Inflation / Deflation

Gerade zu Zeiten der Finanzkrise ist häufig von Inflation und zunehmend auch von Deflation die Rede. Doch was verbirgt sich hinter diesen häufig als Schreckgespenster bezeichneten Fachbegriffen?

Inflation

Unter Inflation versteht man die Geldentwertung. Das Wort stammt vom lateinischen Begriff für „sich-aufblasen“. Bei einer normalen wirtschaftlichen Entwicklung ist eine geringe Inflation normal. Eine solche geringe Inflation (zwischen 0 und 5 Prozent) ist nachfragefördernd, da die Leute investieren, um den Wertverlust des Geldes aufzufangen. Schwere Inflation jedoch stellt eine Gefahr für die Wirtschaft dar. Das Geld verliert schneller an Wert, als andere Produkte. Schuldner profitieren davon, da ihre Schulden einen geringeren Wert erhalten als das dafür bezahlte Gut. In wirtschaftlich schlechten Zeiten, kann es zu einer Hyperinflation kommen, die den Wert des Geldes nahezu komplett vernichtet.

Deflation

Als Deflation wird der allgemeine Rückgang des Preisniveaus bei Waren und Dienstleistungen bezeichnet. Was sich zunächst als äußerst positiv – gerade aus Sicht der Verbraucher – anhört, hat jedoch für die wenigsten ausschließlich Vorteile.

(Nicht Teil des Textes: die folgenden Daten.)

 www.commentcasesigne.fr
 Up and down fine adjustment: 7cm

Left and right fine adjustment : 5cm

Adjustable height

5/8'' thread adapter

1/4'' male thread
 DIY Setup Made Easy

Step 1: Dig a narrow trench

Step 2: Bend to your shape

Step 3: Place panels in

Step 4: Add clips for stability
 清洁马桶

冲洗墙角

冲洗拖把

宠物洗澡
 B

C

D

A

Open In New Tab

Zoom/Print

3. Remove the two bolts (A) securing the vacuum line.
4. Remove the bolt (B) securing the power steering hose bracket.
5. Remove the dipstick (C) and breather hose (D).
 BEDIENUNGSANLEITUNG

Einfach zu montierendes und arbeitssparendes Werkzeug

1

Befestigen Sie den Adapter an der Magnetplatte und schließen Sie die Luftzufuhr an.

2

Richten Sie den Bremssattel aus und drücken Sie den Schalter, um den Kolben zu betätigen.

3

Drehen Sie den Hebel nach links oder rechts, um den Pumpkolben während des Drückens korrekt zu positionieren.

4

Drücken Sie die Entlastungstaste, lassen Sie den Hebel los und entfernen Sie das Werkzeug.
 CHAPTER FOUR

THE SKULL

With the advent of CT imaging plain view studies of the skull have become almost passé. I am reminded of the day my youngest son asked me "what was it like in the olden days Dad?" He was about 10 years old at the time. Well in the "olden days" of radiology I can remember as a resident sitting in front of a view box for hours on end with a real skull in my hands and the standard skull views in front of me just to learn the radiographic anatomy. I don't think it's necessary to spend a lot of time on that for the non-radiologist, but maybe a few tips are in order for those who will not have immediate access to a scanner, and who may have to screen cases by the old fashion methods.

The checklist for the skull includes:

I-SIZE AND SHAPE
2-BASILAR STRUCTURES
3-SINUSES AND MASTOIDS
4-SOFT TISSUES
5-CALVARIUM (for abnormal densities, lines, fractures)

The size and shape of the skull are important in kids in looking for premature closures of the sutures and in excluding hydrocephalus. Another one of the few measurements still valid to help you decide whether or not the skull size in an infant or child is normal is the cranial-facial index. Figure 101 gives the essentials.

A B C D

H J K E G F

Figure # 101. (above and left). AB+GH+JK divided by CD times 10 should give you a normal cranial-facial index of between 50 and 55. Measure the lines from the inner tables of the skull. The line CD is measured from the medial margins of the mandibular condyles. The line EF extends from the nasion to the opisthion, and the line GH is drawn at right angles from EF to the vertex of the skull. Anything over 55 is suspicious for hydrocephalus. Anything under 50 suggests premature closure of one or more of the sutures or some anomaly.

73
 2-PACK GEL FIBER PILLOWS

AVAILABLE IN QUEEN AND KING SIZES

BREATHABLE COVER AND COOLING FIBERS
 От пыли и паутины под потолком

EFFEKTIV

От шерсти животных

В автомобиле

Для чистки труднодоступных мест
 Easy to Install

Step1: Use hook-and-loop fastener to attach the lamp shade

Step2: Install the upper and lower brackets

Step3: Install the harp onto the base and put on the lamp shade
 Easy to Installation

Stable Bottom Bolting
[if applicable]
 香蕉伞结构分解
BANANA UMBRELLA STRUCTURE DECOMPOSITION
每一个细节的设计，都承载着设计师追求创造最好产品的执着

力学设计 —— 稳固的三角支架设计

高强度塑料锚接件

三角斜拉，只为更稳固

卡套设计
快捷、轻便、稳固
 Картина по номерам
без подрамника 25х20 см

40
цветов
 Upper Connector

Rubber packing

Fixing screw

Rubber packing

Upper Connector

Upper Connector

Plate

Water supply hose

Zunächst einmal werden im Gegensatz zur Inflation die Schuldner benachteiligt. Da das Geld mehr wert ist, als zu dem Zeitpunkt der Aufnahme, das aber dafür gekaufte Gut, ob Ware oder Dienstleistung, weniger Wert ist, hat er ein schlechtes Geschäft gemacht und zahlt teilweise ordentlich drauf.

Zudem birgt die Deflation weitere Risiken. So wird bei einer dauerhaften Deflation eine Spirale erzeugt. Die Konsumenten sehen, dass die Preise fallen und halten deswegen neue Anschaffungen so weit wie möglich zurück. Die Nachfrage sinkt also trotz fallender Preise weiter. Daraufhin geht die Produktion noch mehr zurück und auch die Preise fallen weiter. So ergibt sich aus einer anhaltenden Deflation eine Gefahr für Arbeitsplätze. Heutzutage geht man jedoch davon aus, dass es eine derartige Deflation aufgrund der Arbeit der Zentralbanken nicht mehr geben kann.